Figure 3. (A) Nuclear extracts were prepared from untreated KBM-5 cells or cells pretreated with 10 μM SV in the presence or absence of 50 μM BGM for 12 h, stimulated 0.1 nM TNF for 30 min, and then assayed for NF-κB binding to DNA by EMSA. (B) Cytoplasmic extracts were prepared from untreated KBM-5 cells or cells pretreated with 10 μM SV in the presence or absence of 50 μM BGM for 12 h, incubated 0.1 nM TNF for 30 min, and then subjected to Western blotting using antibody against the IκBα. β-Actin was used as a loading control. (C) Nuclear extracts were prepared from untreated KBM-5 cells or cells pretreated with 10 μM SV in the presence or absence of 50 μM BGM for 12 h, stimulated 0.1 nM TNF for 30 min, and then subjected to Western blotting using antibody against the p65. Lamin B was used as a loading control.

Figure 4. (A) Cytoplasmic and nuclear extracts were prepared from MEF wild-type and MEF p65^−/−cells, separated on SDS-PAGE and electrotransferred to a nitrocellulose membrane.
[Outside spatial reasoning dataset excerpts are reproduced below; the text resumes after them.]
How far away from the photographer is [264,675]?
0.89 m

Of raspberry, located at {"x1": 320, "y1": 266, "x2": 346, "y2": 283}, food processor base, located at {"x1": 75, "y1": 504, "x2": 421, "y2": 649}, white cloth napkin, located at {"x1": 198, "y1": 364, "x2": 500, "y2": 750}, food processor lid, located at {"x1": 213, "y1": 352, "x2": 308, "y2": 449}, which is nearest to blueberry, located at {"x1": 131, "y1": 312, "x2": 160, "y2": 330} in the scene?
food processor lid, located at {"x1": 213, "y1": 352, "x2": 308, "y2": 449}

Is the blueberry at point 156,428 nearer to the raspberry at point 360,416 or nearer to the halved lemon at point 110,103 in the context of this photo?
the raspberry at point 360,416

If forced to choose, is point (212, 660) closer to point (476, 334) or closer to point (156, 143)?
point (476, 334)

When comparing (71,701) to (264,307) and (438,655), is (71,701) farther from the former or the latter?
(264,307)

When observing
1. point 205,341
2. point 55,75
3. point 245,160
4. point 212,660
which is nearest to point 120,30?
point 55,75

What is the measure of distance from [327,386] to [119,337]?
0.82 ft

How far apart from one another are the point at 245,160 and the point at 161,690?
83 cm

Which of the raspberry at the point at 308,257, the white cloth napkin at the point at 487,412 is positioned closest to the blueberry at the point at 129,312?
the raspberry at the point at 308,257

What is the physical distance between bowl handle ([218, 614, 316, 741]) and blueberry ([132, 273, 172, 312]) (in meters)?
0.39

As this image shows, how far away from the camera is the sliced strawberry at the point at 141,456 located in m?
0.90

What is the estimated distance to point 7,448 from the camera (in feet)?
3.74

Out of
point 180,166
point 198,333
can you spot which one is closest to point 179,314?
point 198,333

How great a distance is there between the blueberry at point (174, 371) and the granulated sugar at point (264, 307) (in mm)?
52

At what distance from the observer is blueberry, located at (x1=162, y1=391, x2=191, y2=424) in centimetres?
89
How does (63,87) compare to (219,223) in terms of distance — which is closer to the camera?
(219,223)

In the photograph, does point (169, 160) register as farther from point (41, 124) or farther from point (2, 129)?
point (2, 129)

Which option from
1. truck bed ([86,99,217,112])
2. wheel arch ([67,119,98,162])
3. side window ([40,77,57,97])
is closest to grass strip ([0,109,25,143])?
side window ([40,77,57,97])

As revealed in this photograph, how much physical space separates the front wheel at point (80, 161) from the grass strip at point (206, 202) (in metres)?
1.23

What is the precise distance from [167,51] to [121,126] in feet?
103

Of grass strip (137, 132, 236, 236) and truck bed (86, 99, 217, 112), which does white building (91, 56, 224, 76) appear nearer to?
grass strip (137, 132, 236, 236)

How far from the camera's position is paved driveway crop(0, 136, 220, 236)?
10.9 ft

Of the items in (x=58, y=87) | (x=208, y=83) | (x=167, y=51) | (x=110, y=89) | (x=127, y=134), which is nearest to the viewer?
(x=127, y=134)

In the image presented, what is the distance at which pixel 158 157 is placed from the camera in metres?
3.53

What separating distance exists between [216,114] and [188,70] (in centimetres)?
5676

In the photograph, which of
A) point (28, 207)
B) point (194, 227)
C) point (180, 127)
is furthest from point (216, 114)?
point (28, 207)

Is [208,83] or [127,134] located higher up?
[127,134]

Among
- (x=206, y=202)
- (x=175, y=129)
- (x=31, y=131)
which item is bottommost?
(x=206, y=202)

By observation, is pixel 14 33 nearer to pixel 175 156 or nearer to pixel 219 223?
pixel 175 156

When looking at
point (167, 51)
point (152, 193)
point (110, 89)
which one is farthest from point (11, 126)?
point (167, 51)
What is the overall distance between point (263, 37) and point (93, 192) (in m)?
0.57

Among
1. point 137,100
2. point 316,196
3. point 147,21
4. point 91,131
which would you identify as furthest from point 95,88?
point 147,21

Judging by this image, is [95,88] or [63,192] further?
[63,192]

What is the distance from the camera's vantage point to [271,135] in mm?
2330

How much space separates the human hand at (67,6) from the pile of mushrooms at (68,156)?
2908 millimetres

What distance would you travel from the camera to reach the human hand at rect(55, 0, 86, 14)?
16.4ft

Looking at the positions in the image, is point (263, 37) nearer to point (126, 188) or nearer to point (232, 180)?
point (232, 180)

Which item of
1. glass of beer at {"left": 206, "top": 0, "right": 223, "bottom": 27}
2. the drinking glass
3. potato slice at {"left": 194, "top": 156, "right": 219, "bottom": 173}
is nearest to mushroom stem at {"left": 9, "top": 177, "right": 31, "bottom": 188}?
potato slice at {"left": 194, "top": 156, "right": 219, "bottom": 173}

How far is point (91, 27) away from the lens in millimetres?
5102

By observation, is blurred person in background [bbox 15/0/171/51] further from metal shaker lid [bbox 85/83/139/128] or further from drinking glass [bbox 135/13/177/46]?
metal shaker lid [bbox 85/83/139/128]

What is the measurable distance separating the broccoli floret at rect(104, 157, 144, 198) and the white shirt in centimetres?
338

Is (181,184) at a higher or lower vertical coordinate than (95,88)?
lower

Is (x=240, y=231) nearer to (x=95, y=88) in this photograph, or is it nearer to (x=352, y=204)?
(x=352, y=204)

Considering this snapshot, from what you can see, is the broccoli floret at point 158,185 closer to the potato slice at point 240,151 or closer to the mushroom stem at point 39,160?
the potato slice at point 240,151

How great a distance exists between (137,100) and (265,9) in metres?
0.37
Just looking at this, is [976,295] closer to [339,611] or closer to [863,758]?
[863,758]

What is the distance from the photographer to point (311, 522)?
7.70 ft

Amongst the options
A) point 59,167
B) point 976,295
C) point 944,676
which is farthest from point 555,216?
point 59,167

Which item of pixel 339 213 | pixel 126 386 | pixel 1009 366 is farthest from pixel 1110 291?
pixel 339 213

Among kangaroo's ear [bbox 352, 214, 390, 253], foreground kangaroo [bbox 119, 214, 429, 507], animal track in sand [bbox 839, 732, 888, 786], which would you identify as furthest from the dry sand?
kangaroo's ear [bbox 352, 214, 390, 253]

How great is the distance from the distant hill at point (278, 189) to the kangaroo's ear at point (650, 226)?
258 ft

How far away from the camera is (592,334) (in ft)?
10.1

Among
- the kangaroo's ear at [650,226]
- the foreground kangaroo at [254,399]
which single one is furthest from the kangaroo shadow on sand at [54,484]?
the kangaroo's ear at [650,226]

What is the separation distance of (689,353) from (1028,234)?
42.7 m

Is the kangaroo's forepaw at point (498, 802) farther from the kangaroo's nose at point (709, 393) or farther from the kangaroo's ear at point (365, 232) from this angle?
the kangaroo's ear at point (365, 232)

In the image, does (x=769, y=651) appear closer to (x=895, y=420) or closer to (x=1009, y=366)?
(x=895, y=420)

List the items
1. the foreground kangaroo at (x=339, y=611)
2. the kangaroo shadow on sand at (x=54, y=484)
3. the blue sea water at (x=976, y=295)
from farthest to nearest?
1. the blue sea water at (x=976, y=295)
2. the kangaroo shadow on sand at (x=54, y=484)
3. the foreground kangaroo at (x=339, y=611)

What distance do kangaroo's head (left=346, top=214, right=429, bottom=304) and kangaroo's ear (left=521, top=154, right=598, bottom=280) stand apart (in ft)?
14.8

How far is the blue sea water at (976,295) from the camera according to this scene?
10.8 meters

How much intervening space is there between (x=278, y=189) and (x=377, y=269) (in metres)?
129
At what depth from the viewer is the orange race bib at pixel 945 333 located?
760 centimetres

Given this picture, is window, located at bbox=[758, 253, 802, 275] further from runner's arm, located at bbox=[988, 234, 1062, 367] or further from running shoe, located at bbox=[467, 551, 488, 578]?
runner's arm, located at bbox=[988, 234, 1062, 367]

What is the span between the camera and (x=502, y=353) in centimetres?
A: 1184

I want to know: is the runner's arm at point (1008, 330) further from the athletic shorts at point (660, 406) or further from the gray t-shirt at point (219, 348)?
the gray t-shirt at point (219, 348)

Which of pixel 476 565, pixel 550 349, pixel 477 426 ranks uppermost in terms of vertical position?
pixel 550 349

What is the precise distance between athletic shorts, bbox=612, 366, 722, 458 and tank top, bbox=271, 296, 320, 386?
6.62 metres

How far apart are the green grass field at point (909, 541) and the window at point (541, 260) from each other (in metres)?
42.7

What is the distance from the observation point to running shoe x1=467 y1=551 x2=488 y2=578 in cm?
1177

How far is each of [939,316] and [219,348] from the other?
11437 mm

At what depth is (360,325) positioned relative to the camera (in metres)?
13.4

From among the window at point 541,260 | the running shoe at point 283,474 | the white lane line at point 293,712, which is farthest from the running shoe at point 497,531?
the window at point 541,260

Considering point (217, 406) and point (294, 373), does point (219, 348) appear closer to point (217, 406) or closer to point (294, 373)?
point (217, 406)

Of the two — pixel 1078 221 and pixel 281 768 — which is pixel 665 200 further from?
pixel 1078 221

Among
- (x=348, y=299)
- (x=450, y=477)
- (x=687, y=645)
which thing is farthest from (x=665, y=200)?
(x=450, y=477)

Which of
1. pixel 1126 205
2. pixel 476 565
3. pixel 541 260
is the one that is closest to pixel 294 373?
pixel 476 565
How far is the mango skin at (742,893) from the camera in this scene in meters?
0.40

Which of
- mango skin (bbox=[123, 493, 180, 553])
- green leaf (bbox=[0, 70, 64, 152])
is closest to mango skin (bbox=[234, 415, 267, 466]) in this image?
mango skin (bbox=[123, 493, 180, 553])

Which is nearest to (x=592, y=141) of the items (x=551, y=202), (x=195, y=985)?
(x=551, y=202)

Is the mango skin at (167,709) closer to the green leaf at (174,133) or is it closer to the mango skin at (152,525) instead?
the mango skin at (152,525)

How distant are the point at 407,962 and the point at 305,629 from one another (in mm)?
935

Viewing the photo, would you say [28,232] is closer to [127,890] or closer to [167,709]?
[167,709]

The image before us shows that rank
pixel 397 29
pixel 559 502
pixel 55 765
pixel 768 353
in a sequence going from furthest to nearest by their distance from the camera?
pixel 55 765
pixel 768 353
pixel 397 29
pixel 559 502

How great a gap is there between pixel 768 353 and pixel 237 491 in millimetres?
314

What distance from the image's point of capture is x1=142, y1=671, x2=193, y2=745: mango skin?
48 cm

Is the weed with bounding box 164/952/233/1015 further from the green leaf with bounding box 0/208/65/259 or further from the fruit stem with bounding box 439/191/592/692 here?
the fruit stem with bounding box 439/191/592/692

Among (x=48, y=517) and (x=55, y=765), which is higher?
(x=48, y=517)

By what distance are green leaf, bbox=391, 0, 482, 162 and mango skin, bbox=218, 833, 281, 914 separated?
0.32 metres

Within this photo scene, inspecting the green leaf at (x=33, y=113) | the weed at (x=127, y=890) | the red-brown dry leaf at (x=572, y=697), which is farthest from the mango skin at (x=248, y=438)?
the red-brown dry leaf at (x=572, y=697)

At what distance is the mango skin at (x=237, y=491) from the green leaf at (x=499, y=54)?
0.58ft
The analysis was performed using p65 antibody. (B) The MEF wild-type and MEF p65^−/−(1 × 10⁵ cells/ml) cells were pretreated with 10 μM SV in the presence or absence of 50 μM BGM for 12 h, incubated 0.1 nM TNF for 24 h. Cells were stained with live/dead assay reagent for 30 min and then analyzed under a fluorescence microscope. (C) MEF wild-type and MEF p65^−/−(1 × 10⁶ cells/ml) cells were treated with 10 μM SV in the presence or absence of 50 μM BGM for 12 h, incubated 0.1 nM TNF for 24 h. Whole-cell extracts were prepared, separated on SDS-PAGE and subjected to Western blotting using antibodies against the Bcl-2 and Survivin. β-Actin was used as a loading control. (F) MEF wild-type and MEF p65^−/−(1 × 10⁶ cells/ml) cells were pretreated 10 μM SV in the presence or absence of 50 μM BGM for 12 h, incubated 0.1 nM TNF for 24 h. Caspase-3 cleavage was determined by Western blot analysis. β-actin was used as a loading control.